28

I am going through Spark Programming guide that says:

Broadcast variables allow the programmer to keep a read-only variable cached on each machine rather than shipping a copy of it with tasks.

Considering the above, what are the use cases of broadcast variables? What problems do broadcast variables solve?

When we create any broadcast variable like below, the variable reference, here it is broadcastVar available in all the nodes in the cluster?

val broadcastVar = sc.broadcast(Array(1, 2, 3))

How long these variables available in the memory of the nodes?

Shaido
  • 27,497
  • 23
  • 70
  • 73

2 Answers2

35

If you have a huge array that is accessed from Spark Closures, for example, some reference data, this array will be shipped to each spark node with closure. For example, if you have 10 nodes cluster with 100 partitions (10 partitions per node), this Array will be distributed at least 100 times (10 times to each node).

If you use broadcast, it will be distributed once per node using an efficient p2p protocol.

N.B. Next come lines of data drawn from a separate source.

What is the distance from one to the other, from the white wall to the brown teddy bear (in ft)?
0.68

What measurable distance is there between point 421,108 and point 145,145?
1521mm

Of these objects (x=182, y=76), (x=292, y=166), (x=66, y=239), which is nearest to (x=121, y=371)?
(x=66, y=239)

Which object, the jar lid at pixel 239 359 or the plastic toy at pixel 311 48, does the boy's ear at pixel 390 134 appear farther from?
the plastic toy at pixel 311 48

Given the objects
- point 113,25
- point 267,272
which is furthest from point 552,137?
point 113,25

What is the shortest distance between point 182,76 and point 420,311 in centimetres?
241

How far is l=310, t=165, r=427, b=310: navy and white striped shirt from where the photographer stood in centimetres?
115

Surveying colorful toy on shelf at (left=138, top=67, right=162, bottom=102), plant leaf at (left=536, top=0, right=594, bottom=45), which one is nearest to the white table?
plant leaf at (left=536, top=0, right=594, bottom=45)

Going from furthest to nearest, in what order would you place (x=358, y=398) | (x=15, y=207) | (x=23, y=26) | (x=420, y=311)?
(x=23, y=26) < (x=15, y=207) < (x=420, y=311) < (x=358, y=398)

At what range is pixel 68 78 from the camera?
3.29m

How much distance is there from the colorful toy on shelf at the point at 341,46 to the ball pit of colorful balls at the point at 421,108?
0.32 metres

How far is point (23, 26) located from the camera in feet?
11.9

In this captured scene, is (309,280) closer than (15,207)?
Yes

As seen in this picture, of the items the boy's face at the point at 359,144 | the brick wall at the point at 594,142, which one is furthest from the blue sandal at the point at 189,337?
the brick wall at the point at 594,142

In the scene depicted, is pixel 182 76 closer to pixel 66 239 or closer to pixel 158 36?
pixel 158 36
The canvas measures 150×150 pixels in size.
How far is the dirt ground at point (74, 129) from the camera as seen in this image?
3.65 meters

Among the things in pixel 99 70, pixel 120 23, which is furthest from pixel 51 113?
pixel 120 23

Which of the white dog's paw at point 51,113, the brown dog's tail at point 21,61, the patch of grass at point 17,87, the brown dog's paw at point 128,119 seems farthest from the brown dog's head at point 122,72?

val array: Array[Int] = ??? // some huge array
val broadcasted = sc.broadcast(array)

And some RDD

val rdd: RDD[Int] = ???

In this case, array will be shipped with closure each time

rdd.map(i => array.contains(i))

and with broadcast, you'll get a huge performance benefit

rdd.map(i => broadcasted.value.contains(i))
Ankur Chavda
  • 173
  • 4
  • 17
Eugene Zhulenev
  • 9,714
  • 2
  • 30
  • 40
  • 2
    Why a node's each partition needs to re-fetch the closure? Why not reuse it from the previous ? – Changming Sun Jun 23 '15 at 09:17
  • @JustinPihony Please could you provide a source? Shouldn't they just deprecate Broadcast variables if this is the case? I don't think what you say is true. – samthebest Dec 11 '15 at 16:06
  • 1
    @samthebest The documentation covers the case well IMO (second paragraph): https://spark.apache.org/docs/latest/programming-guide.html#broadcast-variables but if you need the source I can re-dig that up (I forgot) – Justin Pihony Dec 19 '15 at 05:17
  • 1
    @JustinPihony Well if you read the documentation it's pretty clear that it is NOT automatic. It automatically broadcasts data in serialized form, NOT deserialized form, for deserialized form you need to be explicit. If you have a job with 5000 tasks on 5 nodes, and you broadcast a 100 GB HashMap for use as a lookup, by using a BV you will save 1000x the cost of deserializing (and a lot of memory if you have turned off serialization compression). .... – samthebest Dec 19 '15 at 10:26
  • 1
    ..., the actual cost of deserialization itself is extremely memory intensive, I've seen various jobs fall over with OOMs (after some hanging) and reading the ST one can see it happens during some deserialization. Finally descoping 100GB of memory 1000 times in a single JVM is going to cause insane GC. Ergo "This is pretty much what Spark does now anyway... " is incorrect and BVs should still be used explicitly. – samthebest Dec 19 '15 at 10:29
  • 1
    Is it right to say that broadcasted value is similar to distributed cache of Hadoop? Only difference is that the cache contains files and broadcast variable is usually a computed value – Rakshith Apr 29 '16 at 04:36
0

Broadcast variables are used to send shared data (for example application configuration) across all nodes/executors.

The broadcast value will be cached in all the executors.

Sample scala code creating broadcast variable at driver:

val broadcastedConfig:Broadcast[Option[Config]] = sparkSession.sparkContext.broadcast(objectToBroadcast)

Sample scala code receiving broadcasted variable at executor side:

val config =  broadcastedConfig.value